Union Electric did state that the “taxes” under EPACT “did not apply to … domestic utilities that sold their government-enriched uranium prior to October 24, 1992.” Id. at 1294. Notably the support for this statement was drawn from the en banc decision of the Federal Circuit in Commonwealth Edison, but that case referred only to assessment relief based on SWUs sold in the secondary market; it did not base relief on the amount of uranium sold. See Commonwealth Edison, 271 F.3d at 1333. Yankee Atomic also explicitly followed the language in the statute, stating: “The Energy Policy Act requires contribution to the Fund from any domestic utility that purchased separative work units from the DOE before the Act’s passage…. [T]he Act does not require contribution from a utility that contracted with the DOE if that utility re-sold the purchased services to another utility.” Yankee Atomic, 112 F.3d at 1575 (emphasis in original). Yankee Atomic carefully delineates SWUs and purchased services from enriched material in determining what utilities are subject to assessment.
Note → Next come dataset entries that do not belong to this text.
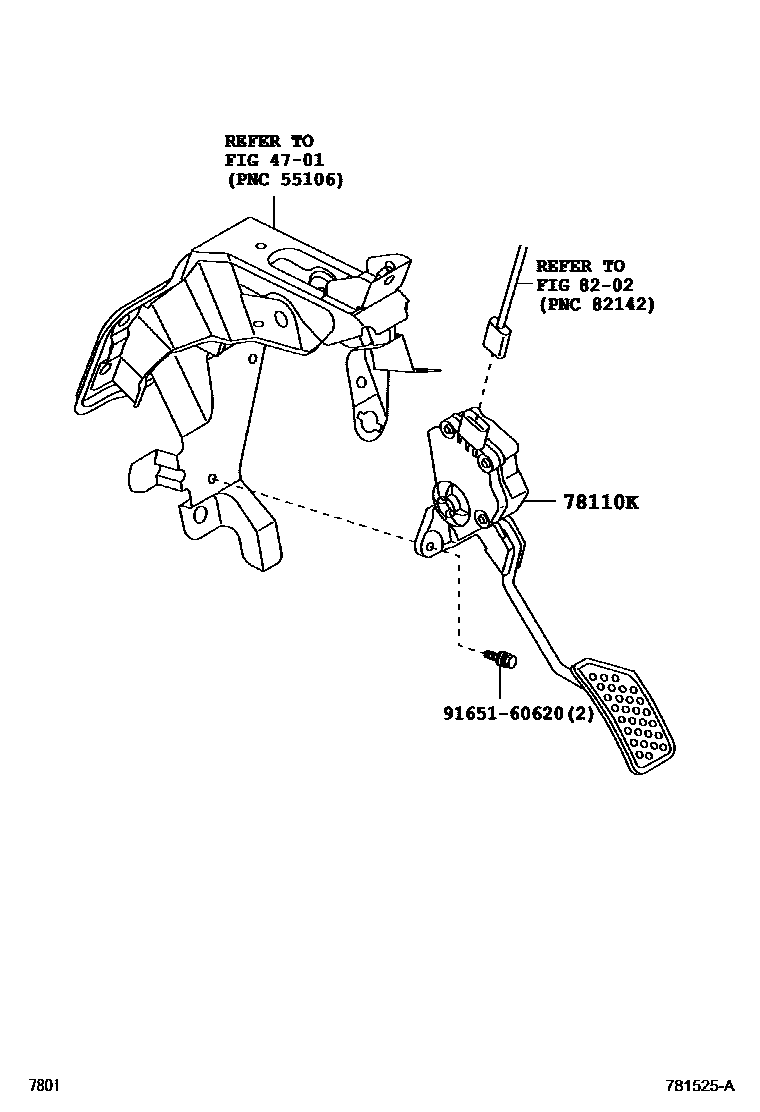 REFER TO
FIG 47-01
(PNC 55106)

REFER TO
FIG 82-02
(PNC 82142)

78110K

91651-60620(2)

7801

781525-A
In view of the cases interpreting this statutory scheme and the plain language of the statute itself, Union Electric should not be taken to foreclose the possibility that a utility could be assessed based on the SWUs it could not pass into the secondary market. Union Electric does not dictate the result achieved by the majority opinion.

36

Although the statutory language is plain and unambiguous and the agency regulations are not to be given deference, see Information Tech. & Applications Corp. v. United States, 316 F.3d 1312, 1320 (Fed.Cir.2003), the DOE interpretation is consistent with assessing an original purchaser who did not transfer the entirety of contracted SWUs into the secondary market. The DOE interprets the statutory scheme such that “secondary market transactions cannot be allowed to effect a net increase or decrease, for Special Assessment purposes, in the total number of SWUs that were purchased from DOE for all purposes.” Uranium Enrichment Decontamination and Decommissioning Fund; Procedures for Special Assessment of Domestic Utilities, 59 Fed. Reg. 41,956, 41,958-59 (Aug. 15, 1994). The DOE procedures speak directly to the case before this court:

37

If a utility purchased DOE-produced SWUs from another utility, the purchasing utility’s assessment will be based on the SWUs specified in contracts or other probative documents generated at the time of the secondary market purchase. The selling utility’s assessment will be reduced by an amount that will be determined by the SWUs sold to the purchasing utility. For instance, in the event that the SWUs purchased in the secondary market transactions were less than the SWUs originally purchased from DOE, the selling utility will be assessed for the difference.

38

Id. at 41,958. The DOE even provides an example on point:

39

Utility A purchases 100 SWUs from DOE. In a subsequent sale, Utility A changes the calculated SWUs and sells the 100 SWUs to Utility B in a transaction for only 80 SWUs. Utility B’s assessment is based upon 80 SWUs. Utility A’s assessment is based upon the remaining 20 SWUs unaccounted for in the secondary market transaction.

40

Id. at 41,959.

III

41

Even without deference to DOE pronouncements, the language of the statute and the precedent of this court, which both emphasize the reliance on the number of SWUs contracted for by the original utility or those purchased by the secondary utility, indicate that the original contracting utility should be responsible for the assessment on the number of SWUs that it was unable to transfer in the secondary market. This makes sense in light of EPACT’s purpose to distribute the costs of decommissioning and decontamination among all those utilities that contracted for or benefited from services from the government enrichment facilities. Under this interpretation, the due process analysis should proceed as annunciated in Commonwealth Edison and the original contracting utility should be responsible for the assessment on the SWUs it failed to transfer into the secondary market. Because the majority interprets the statutory assessment under EPACT incorrectly, I respectfully dissent.